The company saw positive trends through May, but sales softened June. In July, Bloomin' saw sequential improvement month-over-month.
Deno said that so far, the brand isn't seeing consumers managing their spending habits.
"In fact, in some of our brands, we're seeing continued trade up, and so that's been really strong for us," the CEO said. "And so that's one of the reasons why we want to continue to invest behind the marketing and talk about our value and some of the other things we can trade up to in our business that we're seeing. So the consumer, for us, is hanging in there."
Blooomin' earned $1.13 billion in Q2 revenue, a 4.4 percent increase year-over-year, fueled by a $58 million rise in international restaurant sales. The company raised its 2022 revenue guidance to $4.4 billion to $4.45 billion, up from $4.35 billion to $4.4 billion. The bump is driven by higher-than-expected U.S. and international revenues in the first half of 2022, a planned increase in marketing investment in the final six months of the year, and incremental pricing.
Deno said Bloomin's marketing will be heavily digital, and won't include deep discounting.
"If you look at just our menu offerings at Outback in particular, the combos that we have and some of the other values that we have are very compelling, especially when you line them up with other players in the industry, and we're going to talk about that," the CEO said. "And the thing that we have about marketing is, we've learned so much on digital we can have tremendous flexibility. We can toggle it up or down depending on the returns that we're seeing."
In terms of development, Outback—which has 693 U.S. restaurants—is continuing to pursue new trade areas and fill-in opportunities with its smaller, less expensive prototype. The steakhouse is on track to open 16 new stores this year. There are 135 units in Brazil, but Bloomin' feels there's room for 240. Carrabba's is looking to expand in key markets, as well.
Despite difficult conditions, Deno still expects Bloomin' to achieve 2-3 percent net unit growth in the years ahead.

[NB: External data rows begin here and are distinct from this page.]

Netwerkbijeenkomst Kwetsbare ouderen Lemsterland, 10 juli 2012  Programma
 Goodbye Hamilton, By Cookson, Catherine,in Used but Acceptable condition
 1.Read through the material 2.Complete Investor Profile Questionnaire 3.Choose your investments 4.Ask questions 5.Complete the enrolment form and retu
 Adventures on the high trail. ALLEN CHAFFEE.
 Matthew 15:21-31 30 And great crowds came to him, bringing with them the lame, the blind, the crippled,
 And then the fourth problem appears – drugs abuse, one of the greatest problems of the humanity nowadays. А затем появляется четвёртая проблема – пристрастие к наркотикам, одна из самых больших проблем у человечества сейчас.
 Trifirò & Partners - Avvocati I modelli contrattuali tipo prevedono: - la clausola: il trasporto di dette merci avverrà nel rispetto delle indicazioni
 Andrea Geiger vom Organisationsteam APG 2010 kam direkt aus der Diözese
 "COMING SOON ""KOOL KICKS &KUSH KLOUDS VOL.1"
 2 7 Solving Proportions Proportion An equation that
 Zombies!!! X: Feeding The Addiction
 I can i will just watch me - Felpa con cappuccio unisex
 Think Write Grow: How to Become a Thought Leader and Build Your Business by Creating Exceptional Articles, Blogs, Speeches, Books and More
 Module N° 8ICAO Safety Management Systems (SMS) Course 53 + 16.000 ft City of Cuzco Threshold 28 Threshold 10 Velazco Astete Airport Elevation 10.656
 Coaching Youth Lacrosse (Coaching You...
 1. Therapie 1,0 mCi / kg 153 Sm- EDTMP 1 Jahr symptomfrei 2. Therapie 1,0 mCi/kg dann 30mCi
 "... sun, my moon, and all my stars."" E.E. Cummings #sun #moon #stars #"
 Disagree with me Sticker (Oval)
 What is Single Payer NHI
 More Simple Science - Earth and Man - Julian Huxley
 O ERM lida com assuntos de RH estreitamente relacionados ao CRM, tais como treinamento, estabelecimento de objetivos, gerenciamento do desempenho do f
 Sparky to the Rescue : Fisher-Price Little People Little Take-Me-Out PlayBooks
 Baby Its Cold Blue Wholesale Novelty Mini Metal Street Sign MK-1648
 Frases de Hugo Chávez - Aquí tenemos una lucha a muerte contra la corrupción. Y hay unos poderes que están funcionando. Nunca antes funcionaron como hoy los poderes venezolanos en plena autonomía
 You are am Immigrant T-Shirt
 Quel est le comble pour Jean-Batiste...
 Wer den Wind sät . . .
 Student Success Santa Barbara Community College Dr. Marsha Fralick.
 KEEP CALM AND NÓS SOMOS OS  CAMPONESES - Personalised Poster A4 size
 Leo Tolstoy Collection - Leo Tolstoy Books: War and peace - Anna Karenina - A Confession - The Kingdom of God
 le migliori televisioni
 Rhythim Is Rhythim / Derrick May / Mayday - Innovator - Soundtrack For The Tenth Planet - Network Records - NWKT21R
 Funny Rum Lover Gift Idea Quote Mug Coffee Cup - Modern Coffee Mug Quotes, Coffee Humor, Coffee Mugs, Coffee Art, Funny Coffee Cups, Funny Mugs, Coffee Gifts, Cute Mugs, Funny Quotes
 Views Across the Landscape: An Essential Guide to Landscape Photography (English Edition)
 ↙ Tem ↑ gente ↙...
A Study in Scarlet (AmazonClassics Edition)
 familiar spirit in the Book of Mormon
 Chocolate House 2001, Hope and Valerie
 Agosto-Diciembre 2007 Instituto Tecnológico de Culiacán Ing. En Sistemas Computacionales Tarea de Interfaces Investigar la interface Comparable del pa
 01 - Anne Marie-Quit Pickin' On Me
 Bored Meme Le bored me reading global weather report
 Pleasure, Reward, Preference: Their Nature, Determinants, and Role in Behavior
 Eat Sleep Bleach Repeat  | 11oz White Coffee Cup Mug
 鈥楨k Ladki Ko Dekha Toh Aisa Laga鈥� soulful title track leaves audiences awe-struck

"In my career, some of the best moves that we made in companies I've been involved is when the economy is a little tough," Deno said. "You can really make headwind on sites, maybe saving some cost, etc. ... I can tell you looking at the pipeline that our real estate team is developing, especially at Outback, we're seeing some really great sites in the right trade areas, in the right parts of the country with really good returns, and that pipeline is growing."